##### EXERCISE PASSAGE #####

Multidisciplinary career profile: Barbara Hopewell

By Wendy Campbell:

Barbara Hopewell

I first knew Barbara Hopewell as an architect – we met at the pool where she dives and I swim. Later, as we chatted about keeping fit, we discovered that we were both physios and neither of us have ever left behind the concepts of posture, flexibility and strength we’d learned many years ago. So, it isn’t only OT’s who take the skills from their basic training into other fields.

When she was a teenager considering a career, Barbara’s father encouraged her to enter physiotherapy – he’d been injured in France during the Second World War and credited his recovery to an English physio.  So, not surprisingly, working with veterans of both World Wars at the Colonel Belcher Hospital in Calgary was Barbara’s first job after graduating with a diploma in physio from McGill in 1964.

#####

EXERCISE
Say whether each statement below agrees with the profile above, giving yes or no and quoting the words from the profile that settle it. 1. The writer first knew Barbara Hopewell as a physiotherapist. 2. Barbara's father encouraged her to become a physiotherapist. 3. Barbara graduated with a diploma in physio from McGill in 1964.

##### EXTRACTED DATA #####

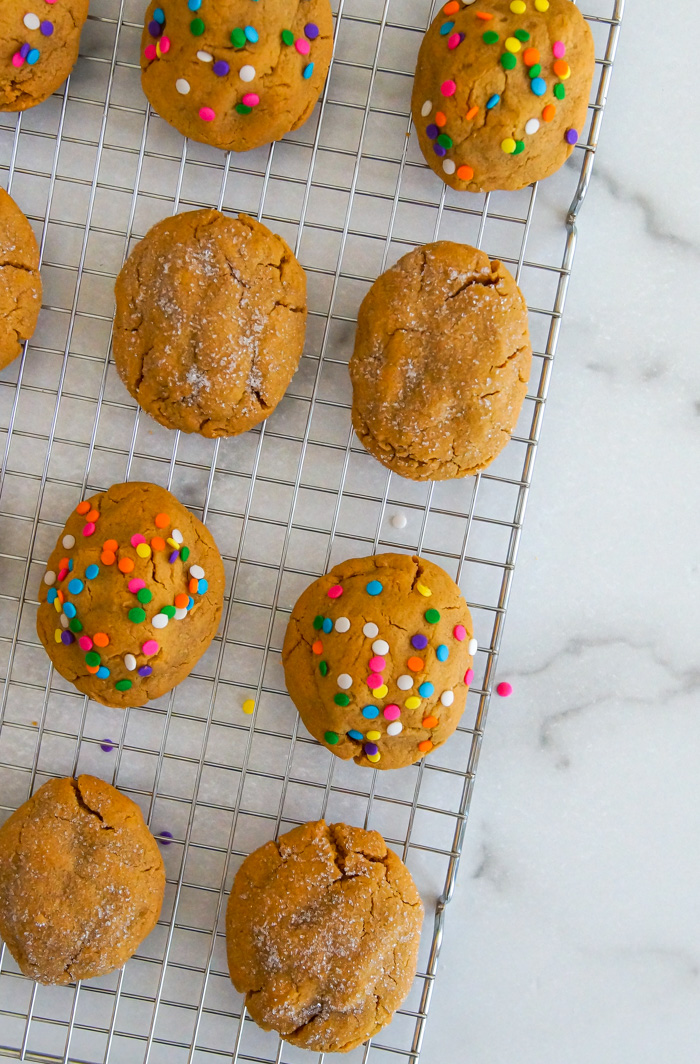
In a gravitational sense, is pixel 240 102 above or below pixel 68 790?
above

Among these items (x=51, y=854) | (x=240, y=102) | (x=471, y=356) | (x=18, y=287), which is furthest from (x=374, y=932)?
(x=240, y=102)

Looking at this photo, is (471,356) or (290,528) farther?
(290,528)

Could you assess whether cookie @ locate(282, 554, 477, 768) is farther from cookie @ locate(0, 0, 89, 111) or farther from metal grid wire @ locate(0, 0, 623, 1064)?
cookie @ locate(0, 0, 89, 111)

#####

SOLUTION FOR THIS TASK
1. No: "I first knew Barbara Hopewell as an architect"
2. Yes: "Barbara’s father encouraged her to enter physiotherapy"
3. Yes: "graduating with a diploma in physio from McGill in 1964"